> **Ваша задача**:
Приведите фрагмент текста о птицах и человеке от «Птица свободна, и» до «не летал человек.», заменив в нём «дельтапланы» на «дирижабли».

> **Текст страницы**:
|---|

Птица свободна, и мир её трёхмерен, а человек живёт на плоскости. Ему не дано преодолеть силу земного притяжения. Он ухищряется: наполняет шар тёплым воздухом, изобретает несущие винты, реактивные двигатели, планеры, дельтапланы, парапланы, словно пытается преодолеть комплекс нелетания. Ему снится парение, он пишет стихи и песни, создаёт обманные образы и грёзы, но... не летает. Общее у человека и птицы лишь то, что мы двуногие.

«Двуногое без перьев», — написал о человеке Вольтер, и без крыльев, но с душой. Душа у Вольтера обозначена, и она даёт иногда ощущение полёта, если на ней не лежит груз уныния, усталости, чужой обиды и собственной неудовлетворённости.

В любви человек обретает ощущение возможности отрыва от земли; в работе бывает момент, когда тебе кажется, что взлетишь; доброе слово окрыляет... Но никогда не летал человек.

Правда, он может бежать, и в беге есть короткая фаза полёта, когда он с усилием отталкивается от земли. Как конь в галопе, как гепард в охоте. Это и есть реализованная мечта о летании...

Короткий отрыв, удар о землю, от которой надлежит оттолкнуться с усилием, чтобы снова взмыть на мгновение. Жизнь человека похожа на бег: толчок, полёт, удар, толчок, полёт. Когда он перестаёт надеяться, переходит на ходьбу, где фазы полёта нет.

Дети бегают больше влюблённых, влюблённые — больше женатых. Женатые тоже бегают, но со временем устают и устраиваются в гнезде, смиряясь с женщинами, которых объединяет с птицами отсутствие талии.

Птицы не умеют летать. Они летают. В толще воздуха, которым мы дышим, на дне которого живём. Мы полагаем себя вершиной эволюции (если кто дарвинист) или слепленными по образу и подобию (у кого грамоты поменьше, а самомнения достаточно). Полный венец и царь природы. Но птицы этого не знают (впрочем, как звери, которых мы не употребили в пищу или на одежду).

У птиц есть родная земля. Буквально родина, место, где они дважды рождаются и становятся на крыло. Но нет пределов и границ. Птицы не имеют отношения к человеку. Никакого. Они не испытывают привязанности или ненависти. Они не приручаются и не участвуют в нашей жизни. Смотри и слушай. Любуйся и наслаждайся. Они сами по себе.

|---|

> **Блок данных**:
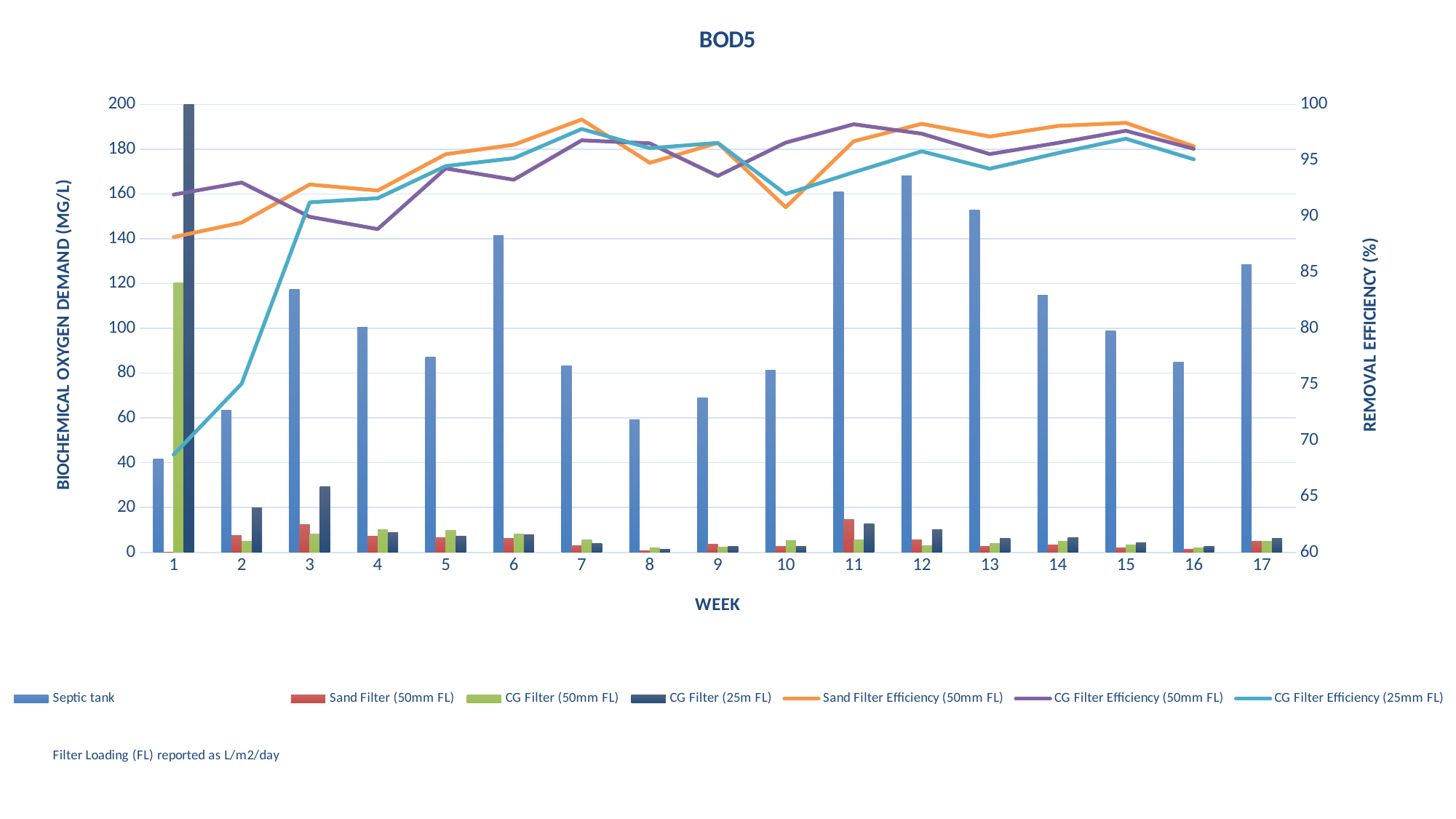
In which week is the Septic tank value highest? Week 12 Which is larger, the Septic tank value in week 3 or in week 4? Week 3 Does the CG Filter Efficiency (25mm FL) line rise or fall from week 1 to week 7? rise How many series does the legend list? 7 What kind of chart is shown on the slide? A combined bar and line chart How many weeks are plotted along the x axis? 17 Is the Septic tank value in week 3 greater or less than 100? greater What is the title of the chart? BOD5 In which week is the Septic tank value lowest? Week 1 Is the Septic tank value in week 13 greater or less than 140? greater Is the Sand Filter Efficiency (50mm FL) in week 1 greater or less than 90? less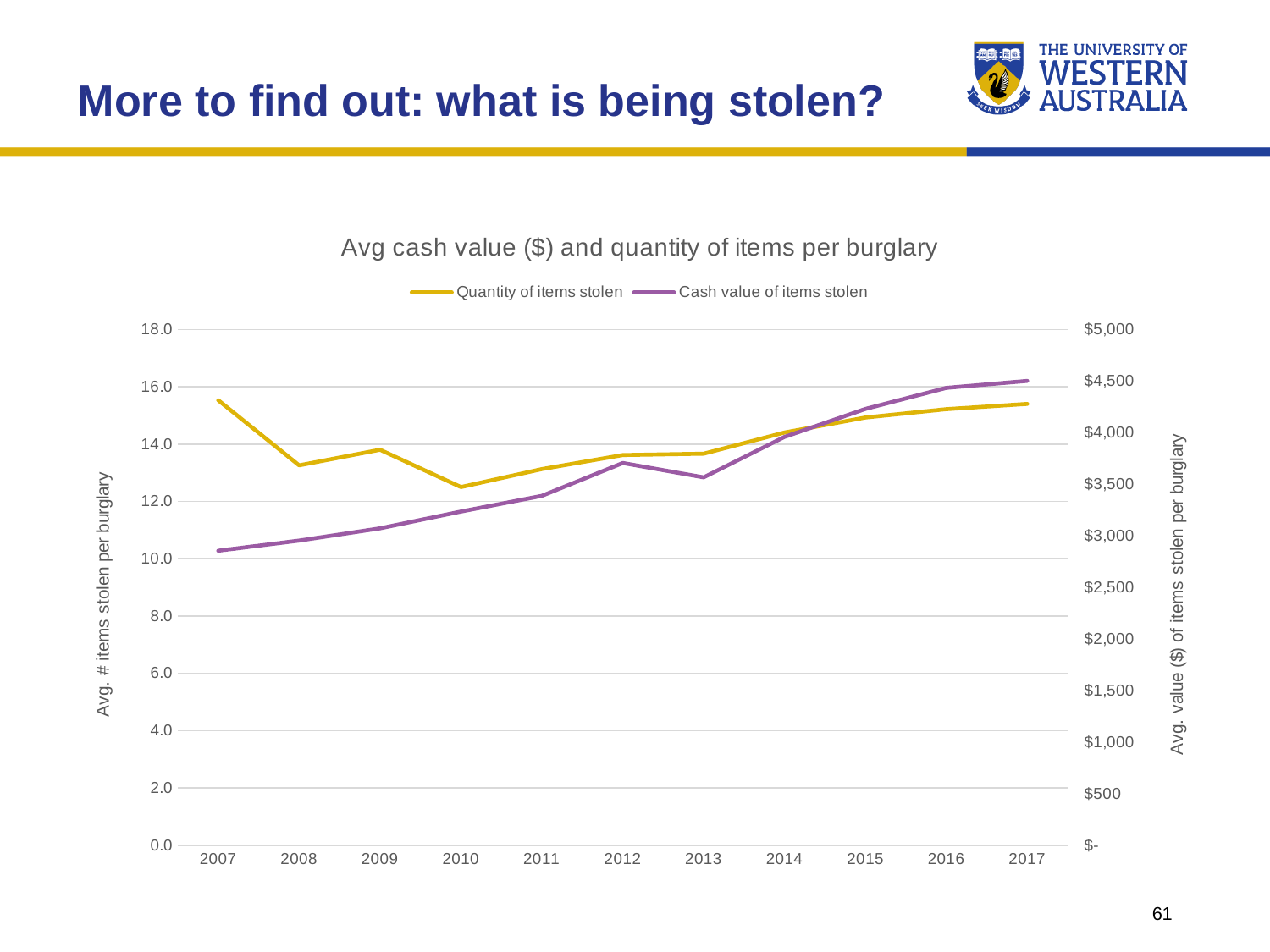
Is the cash value of items stolen in 2007 greater or less than $3,500? less In which year is the quantity of items stolen highest? 2007 What kind of chart is shown on the slide? Line chart Is the cash value of items stolen in 2017 greater or less than $4,000? greater Does the cash value of items stolen generally rise or fall from 2007 to 2017? rise How many series does the legend list? 2 In which year is the quantity of items stolen lowest? 2010 In which year is the cash value of items stolen lowest? 2007 How many years are plotted along the x axis? 11 Is the quantity of items stolen in 2007 greater or less than 14.0? greater What is the title of the chart? Avg cash value ($) and quantity of items per burglary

|---|

> **Итоговый ответ**:
Птица свободна, и мир её трёхмерен, а человек живёт на плоскости. Ему не дано преодолеть силу земного притяжения. Он ухищряется: наполняет шар тёплым воздухом, изобретает несущие винты, реактивные двигатели, планеры, дирижабли, парапланы, словно пытается преодолеть комплекс нелетания. Ему снится парение, он пишет стихи и песни, создаёт обманные образы и грёзы, но... не летает. Общее у человека и птицы лишь то, что мы двуногие.

«Двуногое без перьев», — написал о человеке Вольтер, и без крыльев, но с душой. Душа у Вольтера обозначена, и она даёт иногда ощущение полёта, если на ней не лежит груз уныния, усталости, чужой обиды и собственной неудовлетворённости.

В любви человек обретает ощущение возможности отрыва от земли; в работе бывает момент, когда тебе кажется, что взлетишь; доброе слово окрыляет... Но никогда не летал человек.